Metamorphosis allows amphibians to transition from an aquatic lifestyle to a terrestrial lifestyle. This is important because it allows them to exploit new resources and habitats.

Defense Mechanisms of Amphibians

Amphibians have evolved a variety of defense mechanisms to protect themselves from predators. These include:

1.  Mucous secretion

Amphibians produce a mucous secretion that helps to keep their skin moist and slippery. This makes them difficult for predators to grip and can also be distasteful or toxic.

2. Poison

Some salamanders, frogs, and toads have poisonous skin or glands. This poison can be fatal to predators, or at least cause them to avoid eating the amphibian in the future.

For example, the golden poison frog is one of the most poisonous animals in the world. Its venom can kill an adult human in minutes.

3. Warning coloration

Some poisonous amphibians have bright colors that warn predators of their danger. This is known as warning coloration. For example, the fire salamander has bright yellow and black spots on its back.

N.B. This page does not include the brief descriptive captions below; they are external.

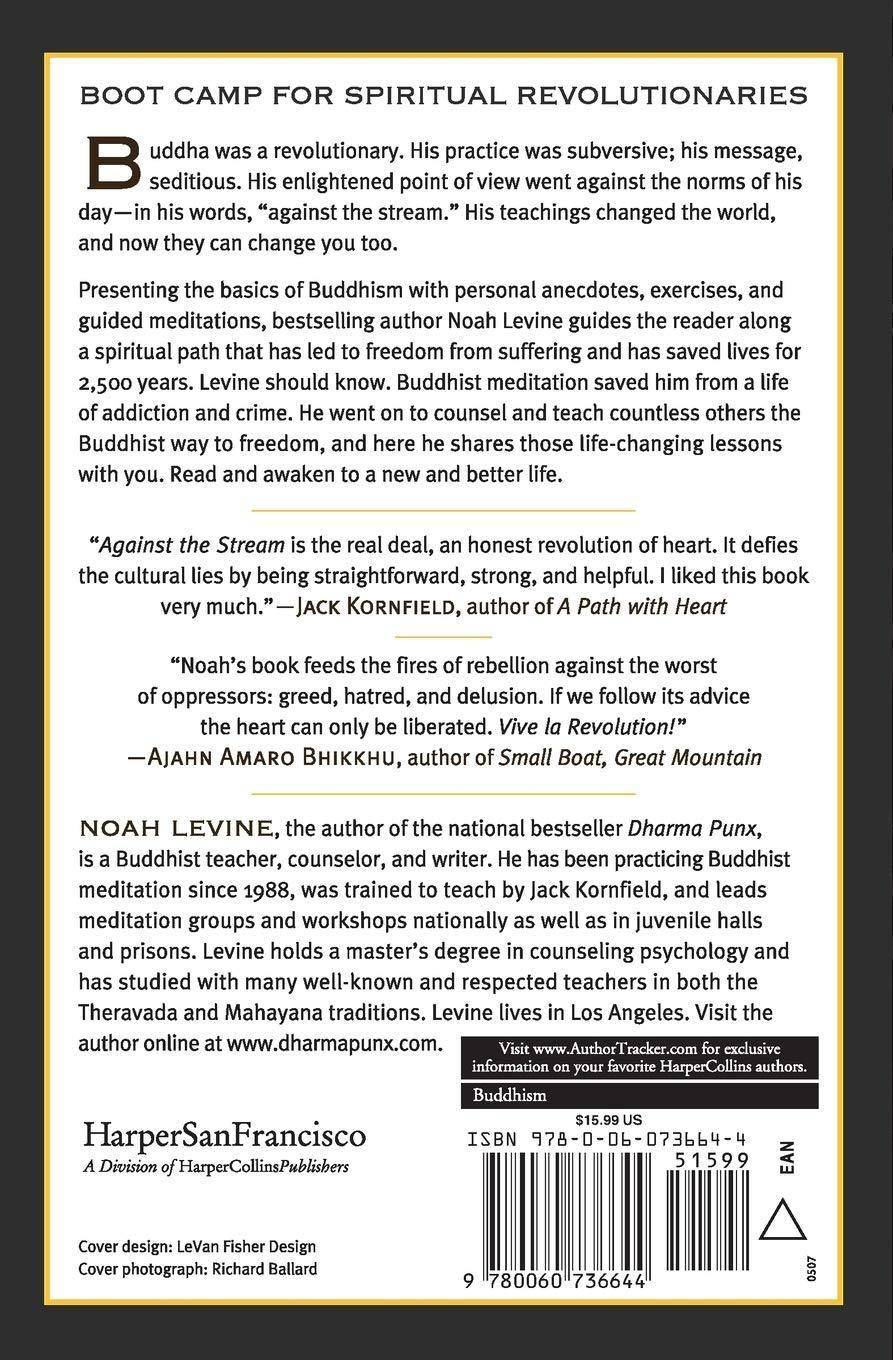 Against the Stream: A Buddhist Manual for Spiritual Revolutionar - CA Corrections Bookstore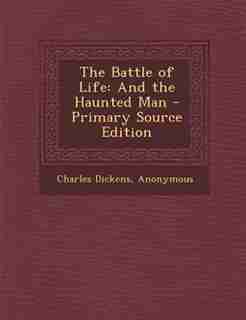The Battle of Life: And the Haunted Man - Primary Source Edition by Charles Dickens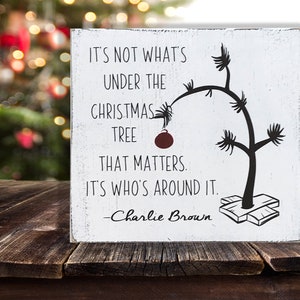 It's Not What's Under The Christmas Tree That Matters Charlie Brown Christmas Decor Wood Sign Farmhouse Christmas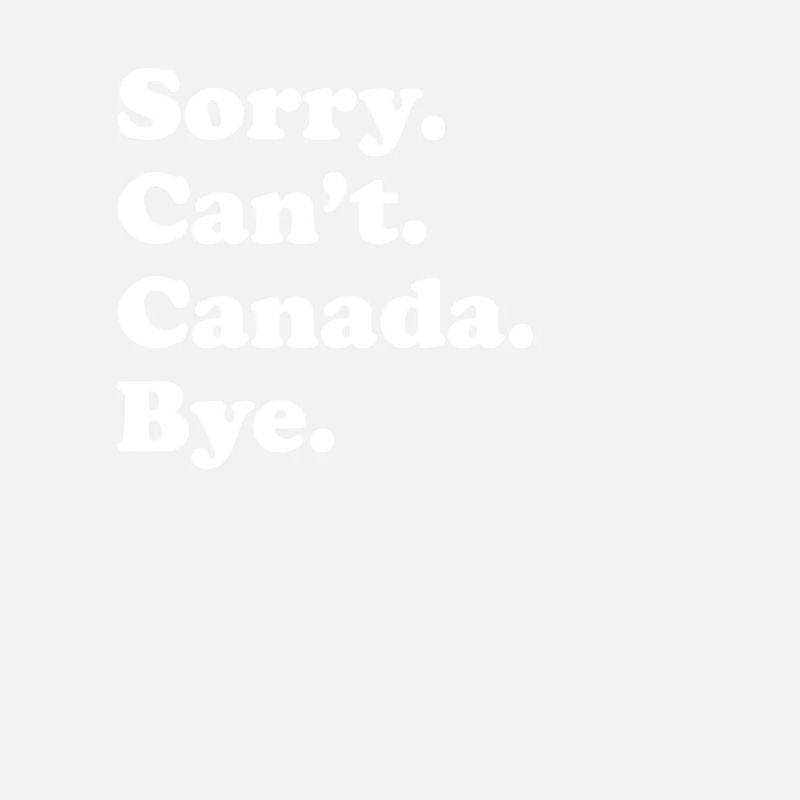 Sorry, Can't Bye - Canada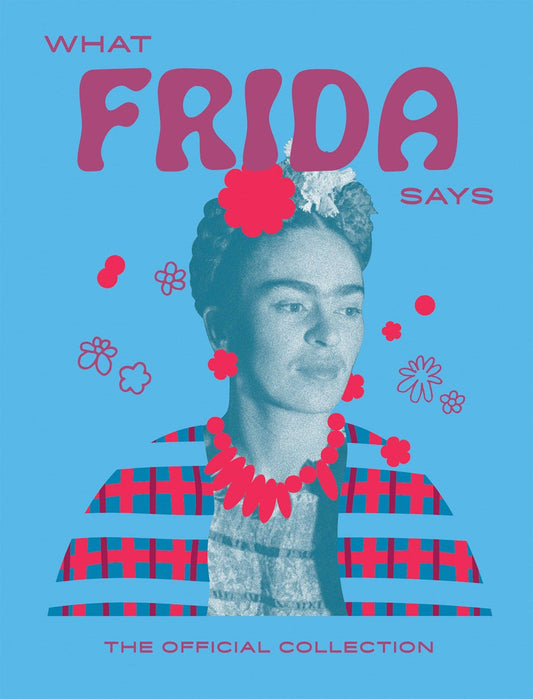Chronicle Books - What Frida Says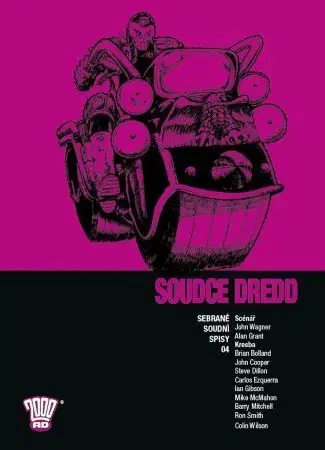 Komiksy Soudce Dredd 4 - John Wagner,Grant Alan,Brian Bolland,Ian Gibson,Ludovit Plata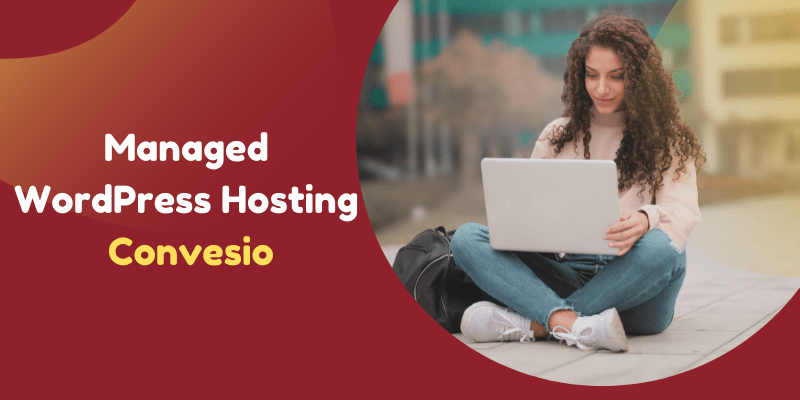 Managed WordPress Hosting Convesio – Review, Features, Pricing?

image showing Warning coloration  in amphibians

This coloration tells predators that the salamander is poisonous and should be avoided.

4. Camouflage

Many amphibians are camouflaged to blend in with their surroundings. This makes them difficult for predators to see.

image showing Camouflage in Amphibians image

For example, some tree frogs are green to blend in with leaves, and some toads are brown to blend in with dirt and rocks.

5. Defensive postures

Some amphibians have defensive postures that they use to scare away predators. For example, some toads will inflate themselves to make themselves look bigger and more threatening.

image showing Defense Posture in Amphibians

Other amphibians, such as the rough-skinned newt, will arch their backs and raise their tails to expose their poison glands.

6. Escape mechanisms

Some amphibians have escape mechanisms that they use to get away from predators. For example, some salamanders can autotomize their tails, meaning they can detach them if they are grabbed.

Other amphibians, such as frogs, can jump long distances to escape predators.

Threats to Amphibians

Amphibian populations have declined dramatically in recent decades. A third of amphibian species worldwide are threatened with extinction. Their complex lifecycles, permeable skin, and specific habitat requirements make them vulnerable to environmental changes.

1.    Habitat Loss and Fragmentation

The destruction and breakup of their terrestrial and aquatic habitats is a major threat. Deforestation, filling wetlands, stream diversion, and water pollution all degrade amphibian habitats. Habitat fragmentation isolates populations, preventing dispersal.

2.    Pollution

Amphibian eggs and larvae are highly sensitive to pollution like agricultural runoff and acid rain. Pollutants in the water cause deformities and reduce survival. Many pesticides, fertilizers, and other chemicals have devastating effects.

3.    Climate Change

Rising global temperatures, declining rainfall, and increased UV radiation due to ozone depletion threaten some amphibian populations. Warmer, drier conditions reduce habitat quality and availability. Some species have limited physiological tolerance to temperature changes.

4.    Disease

Fungal diseases like chytridiomycosis have caused massive population declines and extinctions in recent decades. The chytrid fungus infects amphibian skin, disrupting cutaneous respiration. Warmer global temperatures facilitate spread of the fungus.

Conservation of Amphibians

Protecting amphibian biodiversity requires multi-pronged conservation efforts focused on habitats, disease control, pollution regulation, and public education. Citizens can get involved through local conservation initiatives.

Conservation Efforts

Many conservation programs monitor amphibian populations, manage habitats, control invasive species, and breed threatened species in captivity. Biodiversity hotspots with many endemic species require priority protection. Restricting pet trade helps control disease spread.

Amphibian Behavior

Most amphibians exhibit simple behaviors mainly controlled by innate reflexes and responses. They communicate through visual displays, pheromones, grunts, and calls. Many species emit loud warning calls or release toxic skin secretions when threatened. Parental care is limited or absent in most species.